[Begin]
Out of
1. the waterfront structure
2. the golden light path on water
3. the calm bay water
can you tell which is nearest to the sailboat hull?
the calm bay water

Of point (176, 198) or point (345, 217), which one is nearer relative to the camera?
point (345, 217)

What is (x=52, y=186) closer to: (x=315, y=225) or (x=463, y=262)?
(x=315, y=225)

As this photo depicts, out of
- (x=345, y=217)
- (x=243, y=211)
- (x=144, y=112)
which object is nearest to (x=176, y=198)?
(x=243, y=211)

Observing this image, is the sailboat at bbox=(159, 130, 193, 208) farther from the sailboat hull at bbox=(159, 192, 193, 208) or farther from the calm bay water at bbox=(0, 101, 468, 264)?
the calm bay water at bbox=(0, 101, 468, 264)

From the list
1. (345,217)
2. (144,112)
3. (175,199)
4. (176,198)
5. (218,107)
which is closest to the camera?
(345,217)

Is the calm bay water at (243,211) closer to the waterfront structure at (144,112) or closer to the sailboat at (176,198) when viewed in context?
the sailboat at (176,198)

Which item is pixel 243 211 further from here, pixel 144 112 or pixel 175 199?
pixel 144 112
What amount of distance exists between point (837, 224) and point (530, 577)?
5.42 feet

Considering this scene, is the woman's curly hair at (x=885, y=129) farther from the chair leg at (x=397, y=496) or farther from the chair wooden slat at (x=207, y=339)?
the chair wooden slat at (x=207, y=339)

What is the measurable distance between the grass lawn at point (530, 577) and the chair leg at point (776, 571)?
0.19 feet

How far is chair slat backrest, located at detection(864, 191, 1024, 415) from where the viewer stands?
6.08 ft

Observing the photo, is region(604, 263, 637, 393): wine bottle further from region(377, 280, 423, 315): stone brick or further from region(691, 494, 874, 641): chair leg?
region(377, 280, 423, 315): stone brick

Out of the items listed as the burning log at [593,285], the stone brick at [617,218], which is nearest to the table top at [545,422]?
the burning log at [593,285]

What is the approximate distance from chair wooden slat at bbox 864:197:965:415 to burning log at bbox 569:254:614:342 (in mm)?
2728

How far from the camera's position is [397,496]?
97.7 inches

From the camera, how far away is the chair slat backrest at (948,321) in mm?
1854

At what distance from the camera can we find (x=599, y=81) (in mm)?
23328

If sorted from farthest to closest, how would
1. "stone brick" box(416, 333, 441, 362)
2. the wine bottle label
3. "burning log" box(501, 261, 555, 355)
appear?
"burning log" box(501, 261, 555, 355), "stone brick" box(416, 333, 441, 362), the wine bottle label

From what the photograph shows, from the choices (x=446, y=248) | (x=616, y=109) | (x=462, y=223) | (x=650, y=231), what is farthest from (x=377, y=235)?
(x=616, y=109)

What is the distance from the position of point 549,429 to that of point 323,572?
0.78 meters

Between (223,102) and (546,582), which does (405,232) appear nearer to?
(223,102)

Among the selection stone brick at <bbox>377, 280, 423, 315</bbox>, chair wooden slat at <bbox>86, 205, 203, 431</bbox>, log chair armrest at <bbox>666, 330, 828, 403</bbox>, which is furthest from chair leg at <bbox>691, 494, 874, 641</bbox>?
[End]
[Begin]
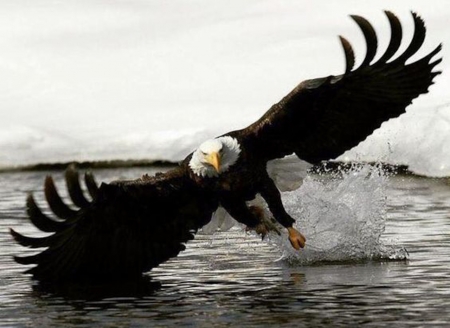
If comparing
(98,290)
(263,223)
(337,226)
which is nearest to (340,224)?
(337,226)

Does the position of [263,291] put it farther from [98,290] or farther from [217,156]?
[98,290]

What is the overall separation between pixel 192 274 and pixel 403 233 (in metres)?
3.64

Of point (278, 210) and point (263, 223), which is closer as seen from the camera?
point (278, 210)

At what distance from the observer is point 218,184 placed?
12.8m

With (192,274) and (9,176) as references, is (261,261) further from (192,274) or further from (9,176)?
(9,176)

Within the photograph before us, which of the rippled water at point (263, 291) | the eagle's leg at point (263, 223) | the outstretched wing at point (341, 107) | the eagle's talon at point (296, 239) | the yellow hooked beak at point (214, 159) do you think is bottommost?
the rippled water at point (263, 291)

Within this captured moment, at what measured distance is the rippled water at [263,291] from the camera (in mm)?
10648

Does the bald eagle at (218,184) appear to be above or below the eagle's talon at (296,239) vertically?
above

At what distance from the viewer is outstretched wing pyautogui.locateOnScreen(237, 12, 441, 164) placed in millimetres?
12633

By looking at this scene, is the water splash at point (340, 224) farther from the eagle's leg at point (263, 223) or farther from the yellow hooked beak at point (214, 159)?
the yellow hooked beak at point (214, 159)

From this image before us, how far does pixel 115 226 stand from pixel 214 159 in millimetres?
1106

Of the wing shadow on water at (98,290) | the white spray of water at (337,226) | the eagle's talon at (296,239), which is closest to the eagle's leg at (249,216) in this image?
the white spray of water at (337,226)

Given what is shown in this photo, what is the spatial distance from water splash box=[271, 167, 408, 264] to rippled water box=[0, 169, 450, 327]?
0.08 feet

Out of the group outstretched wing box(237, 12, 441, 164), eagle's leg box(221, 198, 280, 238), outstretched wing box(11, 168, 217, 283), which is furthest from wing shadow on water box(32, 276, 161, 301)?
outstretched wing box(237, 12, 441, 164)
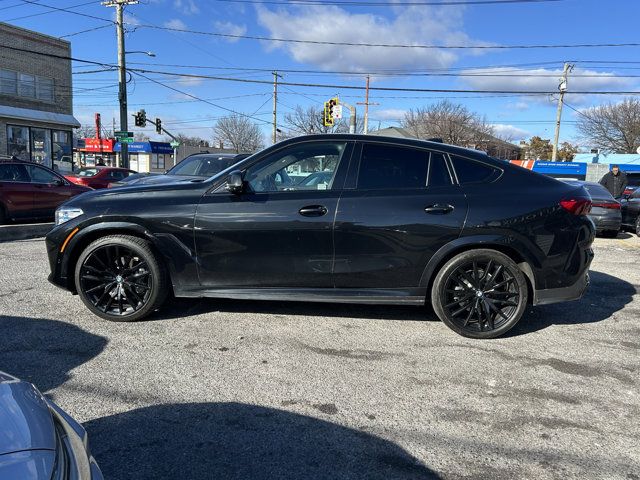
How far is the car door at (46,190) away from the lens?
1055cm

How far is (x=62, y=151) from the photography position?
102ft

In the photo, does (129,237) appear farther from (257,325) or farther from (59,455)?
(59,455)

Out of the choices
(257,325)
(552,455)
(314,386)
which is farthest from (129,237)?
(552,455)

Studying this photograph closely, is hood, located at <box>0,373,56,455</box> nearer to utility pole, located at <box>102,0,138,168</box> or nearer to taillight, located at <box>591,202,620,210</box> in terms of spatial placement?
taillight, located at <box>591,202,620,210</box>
[End]
The task:
Collect every line from the rows above that contains the word "furthest", copying each such line in full.

Result:
Among the selection stone brick at <bbox>377, 280, 423, 315</bbox>, chair wooden slat at <bbox>86, 205, 203, 431</bbox>, log chair armrest at <bbox>666, 330, 828, 403</bbox>, which is furthest from chair leg at <bbox>691, 494, 874, 641</bbox>?
Out of the group outstretched wing box(237, 12, 441, 164), eagle's leg box(221, 198, 280, 238), outstretched wing box(11, 168, 217, 283), which is furthest from wing shadow on water box(32, 276, 161, 301)?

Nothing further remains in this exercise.